## PROVIDED TEXT:
While clearly retro in appearance to some people, the Lilliputs pleasing lines and rounded contours lend a certain charm that will never date. Interior layouts vary from one van to another as designs changed over the manufacturing period. In addition, a number are believed to have been custom built to the original purchaser’s requirements. Many Lilliput caravans have been modified over time to suit changing requirements while run-down and derelict caravans are refitted by their new owners, leading to a great variety of Lilliput caravans.
By contrast, Roger and Anne Price’s 1965 Lilliput, “Tahi” is little affected by its almost 60 years and, with a recent external repaint, still looks as good as new. In the same vein, Susan and David Bergin’s Lilliput, recently inherited from Susan’s parents, Roy & Margaret Larsen who won it in a raffle in 1971, would be instantly recognisable by Bruce Webster in spite of it having the exterior repainted four times, two gas stoves, upholstery and curtains replaced three times, two refrigerators, three awnings and gone through two sets of tyres, two motor cars and seven station wagons. As Roy says, like Paddy’s axe, it’s exactly the same as when it was new, bar a new stripe colour, a common change for a new owner.
The Lilliput Caravan Club of New Zealand is dedicated to the preservation and enjoyment iconic Lilliput Caravans which were manufactured in Auckland from the early sixties thought to the late seventies,
The Lilliput Caravan Club of New Zealand is a single National Organisation with membership spread from the top of the North Island to the bottom of the South Island and also including some Lilliput caravans in Australia. Ownership of a Lilliput is a prerequisite to full membership.

## DIRECTIONS:
Reproduce the Lilliput caravan text above word for word, in full.

## DATASET SECTION:
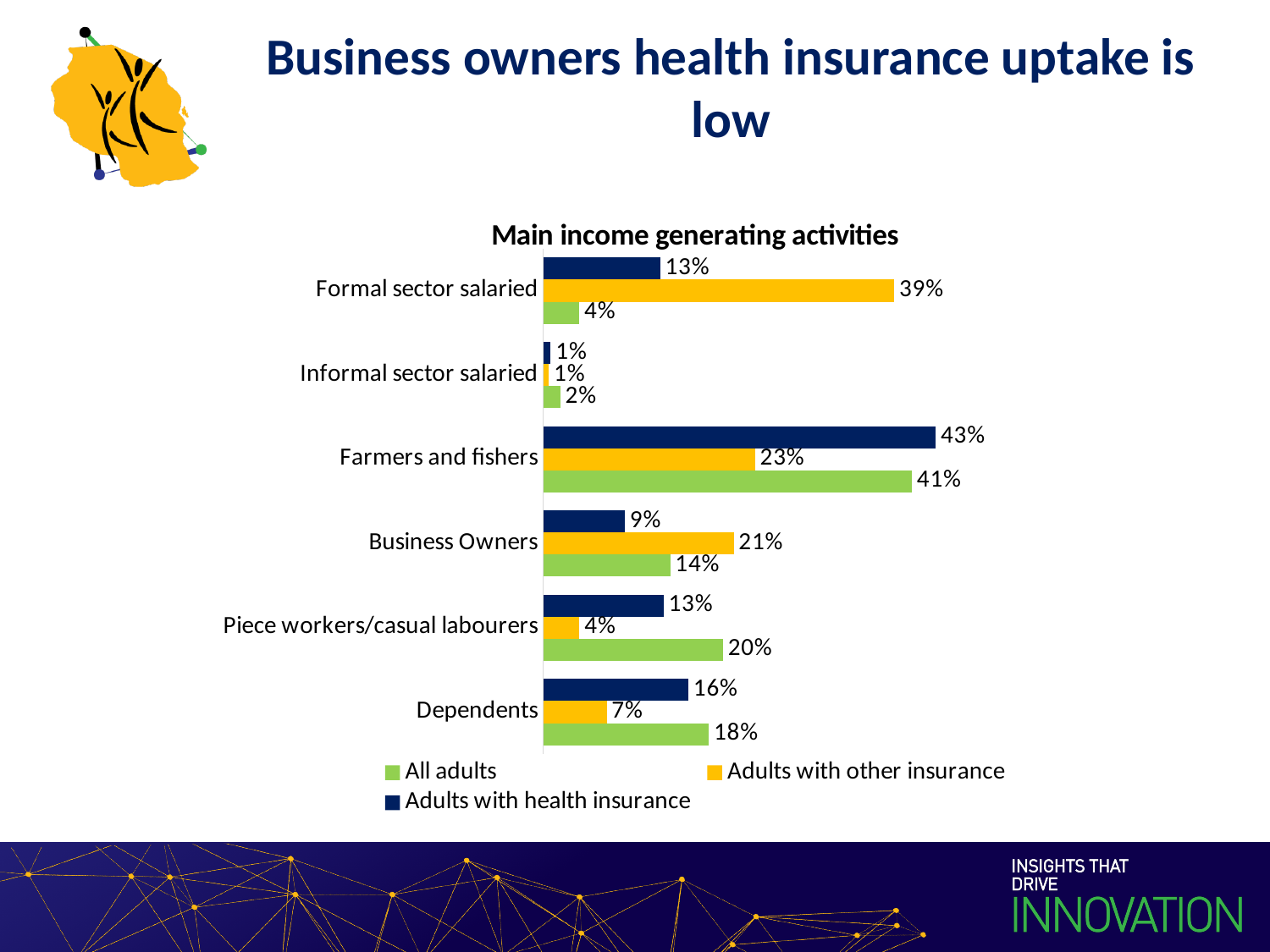
What is the difference between the 'Adults with health insurance' and 'All adults' values for Farmers and fishers? 2% For Dependents, which is larger: the 'All adults' value or the 'Adults with other insurance' value? All adults What kind of chart is shown on the slide? Bar chart How many series does the legend list? 3 What is the value for Business Owners in the 'Adults with health insurance' series? 9% What is the value for Formal sector salaried in the 'Adults with other insurance' series? 39% Which category has the highest value in the 'Adults with health insurance' series? Farmers and fishers What is the difference between the 'Adults with other insurance' and 'Adults with health insurance' values for Business Owners? 12% What is the title of the chart? Main income generating activities What is the value for Piece workers/casual labourers in the 'All adults' series? 20% How many income generating activity categories are shown on the chart? 6 Which category has the lowest value in the 'All adults' series? Informal sector salaried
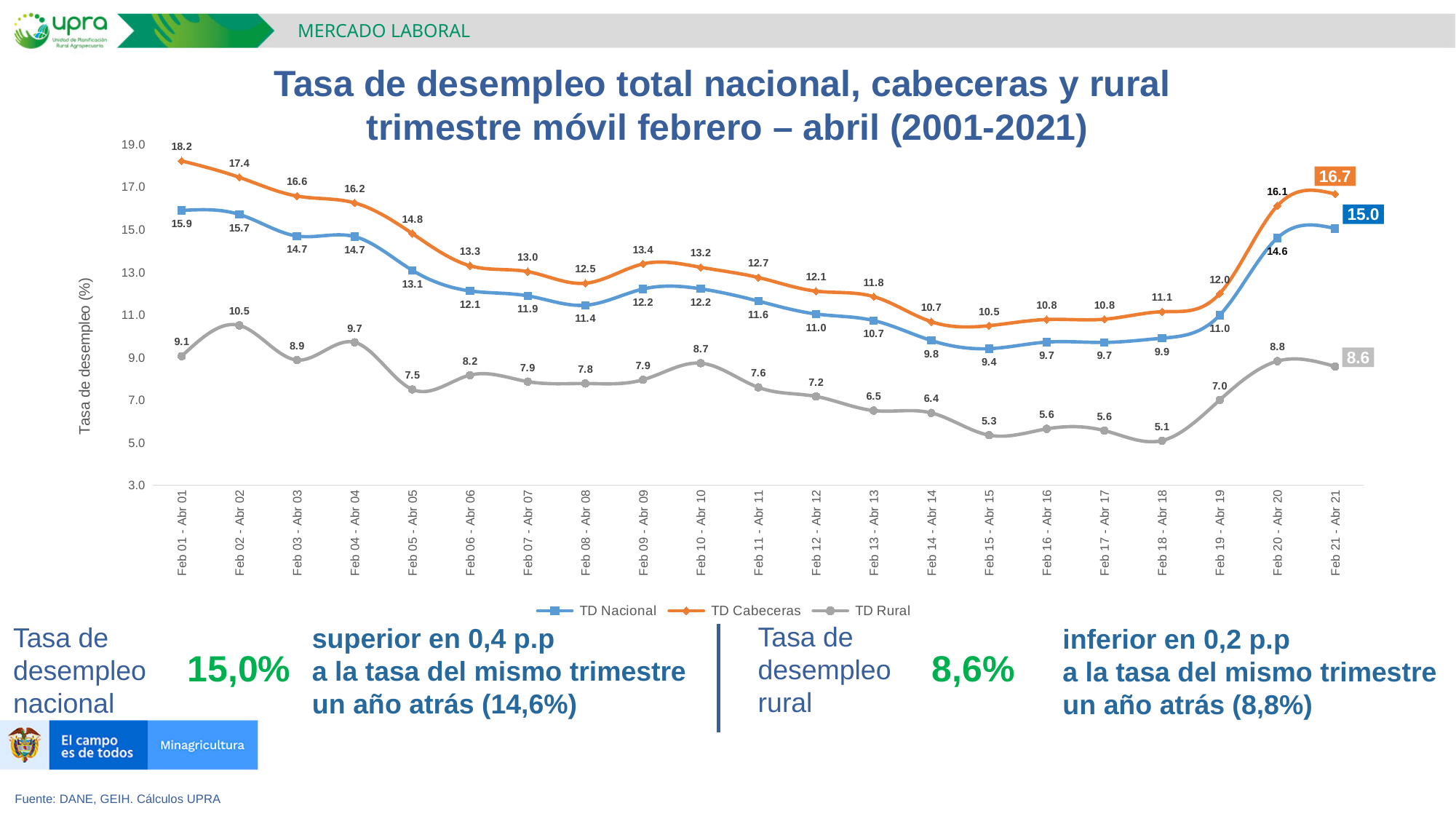
What is the value of TD Nacional for Feb 08 - Abr 08? 11.4 What is the difference between TD Cabeceras and TD Rural in Feb 21 - Abr 21? 8.1 By how much did TD Nacional increase from Feb 20 - Abr 20 to Feb 21 - Abr 21? 0.4 How many periods are shown on the x axis? 21 How many series does the legend list? 3 In which period does TD Cabeceras reach its highest value? Feb 01 - Abr 01 What is the value of TD Cabeceras for Feb 21 - Abr 21? 16.7 What kind of chart is shown on the slide? Line chart What is the value of TD Rural for Feb 15 - Abr 15? 5.3 Which period has a higher TD Rural value, Feb 02 - Abr 02 or Feb 04 - Abr 04? Feb 02 - Abr 02 In which period does TD Rural reach its lowest value? Feb 18 - Abr 18 In which period does TD Nacional reach its lowest value? Feb 15 - Abr 15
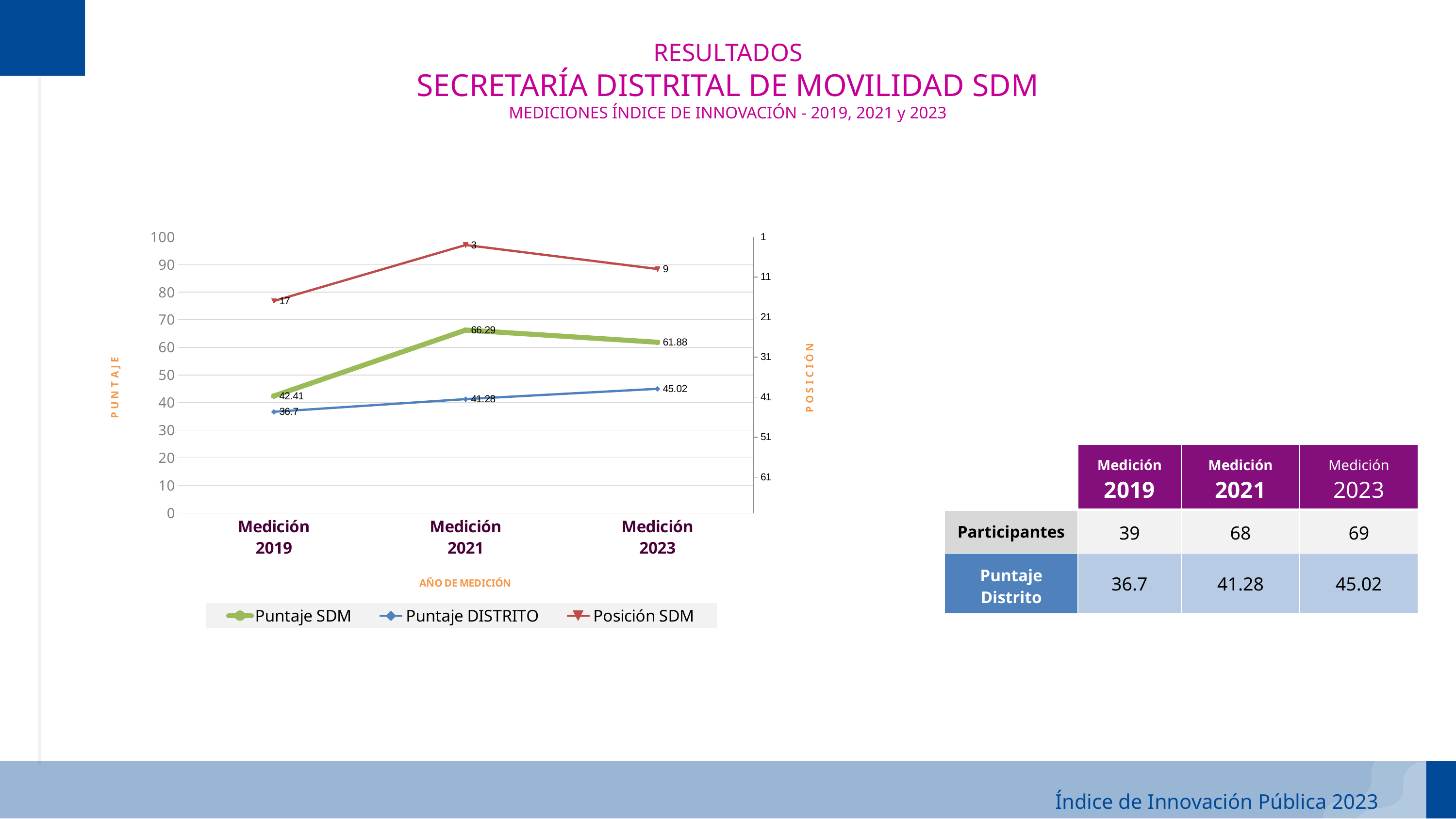
What is the Puntaje SDM value for Medición 2021? 66.29 What kind of chart is shown on the slide? Line chart In which measurement year is Puntaje SDM highest? Medición 2021 What is the Posición SDM value for Medición 2023? 9 Which is larger in Medición 2019: Puntaje SDM or Puntaje DISTRITO? Puntaje SDM What is the label of the right-hand vertical axis? POSICIÓN How many series does the legend list? 3 What is the difference between Puntaje SDM and Puntaje DISTRITO in Medición 2023? 16.86 How many measurement years are shown on the x axis? 3 In which measurement year is Puntaje DISTRITO lowest? Medición 2019 What is the Puntaje DISTRITO value for Medición 2019? 36.7 Does Puntaje DISTRITO rise or fall from Medición 2019 to Medición 2023? Rise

## ANSWER BELOW:
While clearly retro in appearance to some people, the Lilliputs pleasing lines and rounded contours lend a certain charm that will never date. Interior layouts vary from one van to another as designs changed over the manufacturing period. In addition, a number are believed to have been custom built to the original purchaser’s requirements. Many Lilliput caravans have been modified over time to suit changing requirements while run-down and derelict caravans are refitted by their new owners, leading to a great variety of Lilliput caravans.
By contrast, Roger and Anne Price’s 1965 Lilliput, “Tahi” is little affected by its almost 60 years and, with a recent external repaint, still looks as good as new. In the same vein, Susan and David Bergin’s Lilliput, recently inherited from Susan’s parents, Roy & Margaret Larsen who won it in a raffle in 1971, would be instantly recognisable by Bruce Webster in spite of it having the exterior repainted four times, two gas stoves, upholstery and curtains replaced three times, two refrigerators, three awnings and gone through two sets of tyres, two motor cars and seven station wagons. As Roy says, like Paddy’s axe, it’s exactly the same as when it was new, bar a new stripe colour, a common change for a new owner.
The Lilliput Caravan Club of New Zealand is dedicated to the preservation and enjoyment iconic Lilliput Caravans which were manufactured in Auckland from the early sixties thought to the late seventies,
The Lilliput Caravan Club of New Zealand is a single National Organisation with membership spread from the top of the North Island to the bottom of the South Island and also including some Lilliput caravans in Australia. Ownership of a Lilliput is a prerequisite to full membership.